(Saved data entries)
++++

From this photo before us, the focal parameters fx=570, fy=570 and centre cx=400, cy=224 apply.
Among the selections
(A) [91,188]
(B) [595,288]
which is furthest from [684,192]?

++++

--- Goal ---
Output every one of the records above again, line for line and without any change.

--- In response ---
From this photo before us, the focal parameters fx=570, fy=570 and centre cx=400, cy=224 apply.
Among the selections
(A) [91,188]
(B) [595,288]
which is furthest from [684,192]?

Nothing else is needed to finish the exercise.